Mathias, Jeanne, Vladimir, ils sont trois, ils se sont aimés encore étudiants, un peu « Jules et Jim ». Mathias rêvait déjà d’être écrivain, Vladimir l’encourageait, Jeanne au milieu accueillait favorablement leurs assauts timides. L’alcool et les drogues leur tournaient la tête. Jeanne est restée en Russie pour poursuivre ses études à Moscou, Mathias les a quittés pour retourner en France. Quelques années plus tard, Vladimir est mort, Mathias vient de l’apprendre d’un appel téléphonique de Jeanne dont il n’avait plus de nouvelles. Il part à Moscou immédiatement pour escorter le cercueil de son ami vers Novossibirsk en Sibérie, dans son village natal…
Un voyage de trois milles kilomètres en train, c’est long mais ça laisse le temps à Mathias de se remémorer leur histoire commune et leurs destinées auxquelles viendront se mêler des bribes de la grande Histoire, celle de la Russie, ainsi que de nombreuses références littéraires.

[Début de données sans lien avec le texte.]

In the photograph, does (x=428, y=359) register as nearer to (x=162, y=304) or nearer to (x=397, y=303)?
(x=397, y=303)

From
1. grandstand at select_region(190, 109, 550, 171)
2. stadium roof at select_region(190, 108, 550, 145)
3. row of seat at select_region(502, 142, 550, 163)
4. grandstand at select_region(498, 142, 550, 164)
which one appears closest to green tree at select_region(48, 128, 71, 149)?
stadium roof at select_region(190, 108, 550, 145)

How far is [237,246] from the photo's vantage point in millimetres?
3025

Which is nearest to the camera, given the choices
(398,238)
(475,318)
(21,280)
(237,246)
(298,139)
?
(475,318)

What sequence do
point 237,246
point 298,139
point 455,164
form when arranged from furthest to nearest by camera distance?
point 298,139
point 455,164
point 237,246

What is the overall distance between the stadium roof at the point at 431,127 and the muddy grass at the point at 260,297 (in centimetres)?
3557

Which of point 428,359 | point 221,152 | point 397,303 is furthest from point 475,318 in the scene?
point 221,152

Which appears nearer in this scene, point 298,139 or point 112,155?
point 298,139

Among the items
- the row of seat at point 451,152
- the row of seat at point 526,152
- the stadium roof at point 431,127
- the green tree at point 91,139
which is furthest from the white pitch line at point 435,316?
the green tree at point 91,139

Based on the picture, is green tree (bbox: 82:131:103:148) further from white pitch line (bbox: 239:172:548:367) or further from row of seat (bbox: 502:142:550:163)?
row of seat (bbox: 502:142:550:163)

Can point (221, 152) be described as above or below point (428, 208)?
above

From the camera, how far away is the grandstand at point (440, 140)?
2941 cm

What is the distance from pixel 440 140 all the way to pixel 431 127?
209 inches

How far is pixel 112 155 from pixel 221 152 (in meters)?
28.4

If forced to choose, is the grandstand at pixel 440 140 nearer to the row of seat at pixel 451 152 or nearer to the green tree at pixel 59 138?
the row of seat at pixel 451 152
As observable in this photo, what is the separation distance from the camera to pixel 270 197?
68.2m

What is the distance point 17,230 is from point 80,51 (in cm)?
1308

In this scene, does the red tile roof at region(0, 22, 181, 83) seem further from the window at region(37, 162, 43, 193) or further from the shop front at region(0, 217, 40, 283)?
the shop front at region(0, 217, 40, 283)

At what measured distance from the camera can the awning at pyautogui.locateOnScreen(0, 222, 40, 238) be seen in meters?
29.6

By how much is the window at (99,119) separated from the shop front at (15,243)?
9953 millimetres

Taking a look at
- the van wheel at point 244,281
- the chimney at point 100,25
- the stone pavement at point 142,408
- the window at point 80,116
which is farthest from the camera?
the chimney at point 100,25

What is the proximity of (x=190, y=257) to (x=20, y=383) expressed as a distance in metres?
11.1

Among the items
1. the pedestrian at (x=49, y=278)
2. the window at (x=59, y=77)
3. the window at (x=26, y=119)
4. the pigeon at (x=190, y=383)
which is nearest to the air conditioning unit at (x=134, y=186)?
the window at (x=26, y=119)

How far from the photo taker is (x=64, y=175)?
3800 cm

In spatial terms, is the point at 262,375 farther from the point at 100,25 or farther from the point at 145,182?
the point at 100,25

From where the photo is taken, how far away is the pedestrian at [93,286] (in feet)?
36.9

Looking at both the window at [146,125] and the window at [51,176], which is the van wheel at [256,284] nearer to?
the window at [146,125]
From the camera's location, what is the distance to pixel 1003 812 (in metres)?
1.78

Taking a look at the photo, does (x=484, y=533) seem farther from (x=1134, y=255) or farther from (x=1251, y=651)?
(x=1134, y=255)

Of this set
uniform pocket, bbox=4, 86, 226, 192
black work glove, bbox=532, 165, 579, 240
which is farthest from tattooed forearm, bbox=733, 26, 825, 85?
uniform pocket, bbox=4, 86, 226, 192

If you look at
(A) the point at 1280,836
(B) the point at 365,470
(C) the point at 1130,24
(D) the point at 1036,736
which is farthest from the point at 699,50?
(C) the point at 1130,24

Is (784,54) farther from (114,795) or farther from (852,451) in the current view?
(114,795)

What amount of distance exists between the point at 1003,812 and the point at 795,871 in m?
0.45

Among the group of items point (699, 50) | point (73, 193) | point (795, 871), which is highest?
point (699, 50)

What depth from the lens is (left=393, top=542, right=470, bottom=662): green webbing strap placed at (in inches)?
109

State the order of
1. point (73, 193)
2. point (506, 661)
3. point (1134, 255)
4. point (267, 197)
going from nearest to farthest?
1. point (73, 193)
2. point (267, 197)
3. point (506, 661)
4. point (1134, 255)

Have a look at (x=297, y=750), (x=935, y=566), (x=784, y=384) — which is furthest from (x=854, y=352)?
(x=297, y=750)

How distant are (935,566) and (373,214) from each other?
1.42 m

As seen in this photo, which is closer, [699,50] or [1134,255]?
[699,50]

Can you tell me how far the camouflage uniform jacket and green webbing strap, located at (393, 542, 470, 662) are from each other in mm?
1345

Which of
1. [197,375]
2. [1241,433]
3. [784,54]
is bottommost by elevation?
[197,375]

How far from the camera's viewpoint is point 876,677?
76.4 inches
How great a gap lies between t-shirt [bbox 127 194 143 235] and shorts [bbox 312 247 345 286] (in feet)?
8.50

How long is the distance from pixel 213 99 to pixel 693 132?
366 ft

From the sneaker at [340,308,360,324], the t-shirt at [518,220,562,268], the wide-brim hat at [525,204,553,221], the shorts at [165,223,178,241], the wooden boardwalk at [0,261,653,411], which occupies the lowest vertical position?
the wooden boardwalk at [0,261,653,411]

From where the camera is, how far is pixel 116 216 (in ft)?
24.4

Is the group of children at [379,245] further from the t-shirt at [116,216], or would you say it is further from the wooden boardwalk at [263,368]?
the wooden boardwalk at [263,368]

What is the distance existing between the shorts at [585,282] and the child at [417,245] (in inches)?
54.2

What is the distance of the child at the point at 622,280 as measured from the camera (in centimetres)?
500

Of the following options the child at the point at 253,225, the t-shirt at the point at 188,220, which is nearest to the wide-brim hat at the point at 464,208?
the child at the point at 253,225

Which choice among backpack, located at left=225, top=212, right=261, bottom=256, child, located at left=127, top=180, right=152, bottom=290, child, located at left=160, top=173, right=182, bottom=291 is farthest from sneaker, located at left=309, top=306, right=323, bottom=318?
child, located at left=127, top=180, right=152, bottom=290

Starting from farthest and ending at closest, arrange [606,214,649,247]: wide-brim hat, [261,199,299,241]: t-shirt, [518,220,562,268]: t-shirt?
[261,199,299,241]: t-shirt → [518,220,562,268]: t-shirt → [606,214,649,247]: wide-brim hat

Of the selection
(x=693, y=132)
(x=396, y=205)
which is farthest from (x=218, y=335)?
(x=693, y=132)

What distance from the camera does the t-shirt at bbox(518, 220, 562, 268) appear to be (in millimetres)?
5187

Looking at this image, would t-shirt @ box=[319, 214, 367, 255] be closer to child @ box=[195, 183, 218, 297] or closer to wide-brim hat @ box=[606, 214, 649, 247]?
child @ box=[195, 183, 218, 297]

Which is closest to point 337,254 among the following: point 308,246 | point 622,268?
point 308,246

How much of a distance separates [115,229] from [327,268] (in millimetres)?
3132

Les liens entre les trois personnages sont révélés par petites touches qui ne respectent pas la chronologie et nécessitent une lecture attentive. Le livre est extrêmement court pourtant on a l’impression d’y lire mille choses – sans pour autant être saoulé – tant il est bien écrit. Le lecteur va aussi découvrir que les rapports entre ces jeunes gens n’étaient pas aussi simples qu’ils le paraissaient au début, et la fin du roman, magnifique par sa touche dramatique, embellit encore plus cet ouvrage d’une grande beauté. Une femme pour deux hommes, équilibre précaire qui n’est pas sans risques… Eros et Thanatos, Love & Death.
Excellent !
« Quand je l’ai rencontrée à Paris nous avions dix-huit ans à peine, je débarquais de ma province et j’avais l’impression de sortir de prison, de rentrer du Goulag, de Magadan ou d’ailleurs et de retrouver une liberté qu’en réalité je n’avais jamais connue, à part dans les livres, dans les livres qui sont bien plus dangereux pour un adolescent que les armes, puisqu’ils avaient creusé en moi des désirs impossibles à combler, Kerouac, Cendrars ou Conrad me donnaient envie d’un infini départ, d’amitiés à la vie à la mort au fil de la route et de substances interdites pour nous y amener, pour partager ces instants extraordinaires sur le chemin, pour brûler dans le monde, nous n’avions plus de révolution, il nous restait l’illusion du voyage, de l’écriture et de la drogue. »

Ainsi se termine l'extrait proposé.